#### [Extract]
— Start —
Mehdi Amini via llvm-dev

2017-Jan-21 21:57 UTC

head link

[llvm-dev] [RFC] IR-level Region Annotations

> On Jan 20, 2017, at 11:17 AM, Tian, Xinmin <xinmin.tian at intel.com>
wrote:
> 
>>>>> This means that the optimizer has to be aware of it, I’m
missing the magic here?
> 
> This is one option.  
> 
> The another option is that, as I mentioned in our LLVM-HPC paper in our
implementation. We have a "prepare phase for pre-privatization" can be
invoked by both Clang FE and Fortran FE right after LLVM IR is generated. So, in
this way, we are able to minimize the optimizations impact for the original val
and I
Ok, but this looks like a “workaround" for your specific use-case, I don’t
see how it can scale as a model-agnostic and general-purpose region semantic.

The fact that you needed this pre-step in the first place seems to indicate to
me that it confirms what multiple people expressed in this thread, for example
what Daniel wrote here:
http://lists.llvm.org/pipermail/llvm-dev/2017-January/108997.html

— 
Mehdi


> 
> { void main() {
>  i32* val = alloca i32
>  i32* I = alloca 32
>  i32* priv_val = alloca i32
>  i32* priv_i alloca 32
>  tok = llvm.experimental.intrinsic_a()[
"DIR.PARALLEL"(),"QUAL.PRIVATE"(i32* %priv_val, i32
%priv_i), "QUAL.NUM_THREADS"(i32 4)]
> 
>  %priv_i = omp_get_thread_num();
>  compute_something_into_val(%priv_val, %priv_i);  
>   a[priv_i] = %priv_val;
> 
>  llvm.experimental.intrinsic_b(tok)["DIR.END.PARALLEL"()];
>  ....
— End —
#### [Supplied information]
— Start —
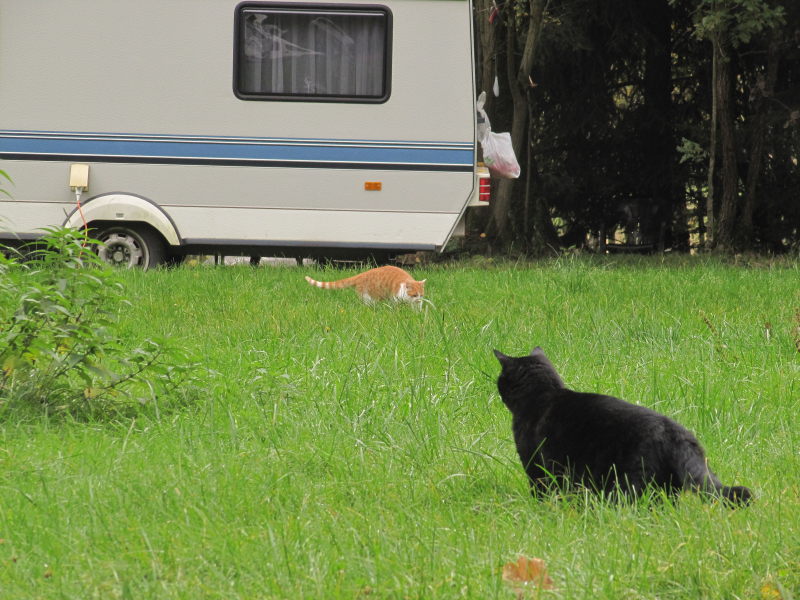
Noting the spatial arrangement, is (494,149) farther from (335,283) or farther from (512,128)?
— End —
#### [Task requirements]
1 - Output the part of the llvm-dev post on region annotations that begins at the words "Mehdi Amini via" and ends after "the magic here?".
2 - In the llvm-dev post on region annotations, which front ends can invoke the "prepare phase for pre-privatization"?
3 - Resume the llvm-dev post on IR-level region annotations from the point where it stops.

#### [Task-by-task outputs]
1 -
Mehdi Amini via llvm-dev

2017-Jan-21 21:57 UTC

head link

[llvm-dev] [RFC] IR-level Region Annotations

> On Jan 20, 2017, at 11:17 AM, Tian, Xinmin <xinmin.tian at intel.com>
wrote:
> 
>>>>> This means that the optimizer has to be aware of it, I’m
missing the magic here?

2 - Both the Clang FE and the Fortran FE can invoke it, right after the LLVM IR is generated.

3 -
> 
>  I = 
>  Val >   Foo(val, i). 
> }
> 
> "Prepare phase" is our way of minimizing the impact to existing
optimizations.
> 
> Xinmin
> 
> -----Original Message-----
> From: mehdi.amini at apple.com [mailto:mehdi.amini at apple.com] 
> Sent: Friday, January 20, 2017 10:54 AM
> To: Tian, Xinmin
> Cc: Sanjoy Das; Adve, Vikram Sadanand; llvm-dev at lists.llvm.org;
llvm-dev-request at lists.llvm.org
> Subject: Re: [llvm-dev] [RFC] IR-level Region Annotations
> 
> 
>> On Jan 20, 2017, at 10:44 AM, Tian, Xinmin via llvm-dev <llvm-dev at
lists.llvm.org> wrote:
>> 
>> Sanjoy, the IR would be like something below. It is ok to hoist alloca
instruction outside the region. There are some small changes in optimizer to
understand region-annotation intrinsic.
>> 
>> { void main() {
>> i32* val = alloca i32
>> tok = llvm.experimental.intrinsic_a()[ "DIR.PARALLEL"(), 
>> "QUAL.PRIVATE"(i32* val), "QUAL.NUM_THREADS"(i32
4)]
>> 
>> int i = omp_get_thread_num();
>> compute_something_into_val(val, i);
>> a[i] = val;
>> 
>> llvm.experimental.intrinsic_b(tok)["DIR.END.PARALLEL"()];
>> }
>> 
>> With above representation, we can do privatization and outlining as 
>> below
>> 
>> { void main() {
>> i32* val = alloca i32
>> i32* I = alloca 32
>> tok = llvm.experimental.intrinsic_a()[ "DIR.PARALLEL"(), 
>> "QUAL.PRIVATE"(i32* %val, i32 %i),
"QUAL.NUM_THREADS"(i32 4)]
>> 
>> %ii = omp_get_thread_num();
>> compute_something_into_val(%val, %i);  a[i] = %val;
>> 
>> llvm.experimental.intrinsic_b(tok)["DIR.END.PARALLEL"()];
>> }
>> 
> 
> Here we come to the interesting part: the hoisting of  "i32* I =
alloca 32” above the intrinsics required to update the intrinsics information
“QUAL.PRIVATE”.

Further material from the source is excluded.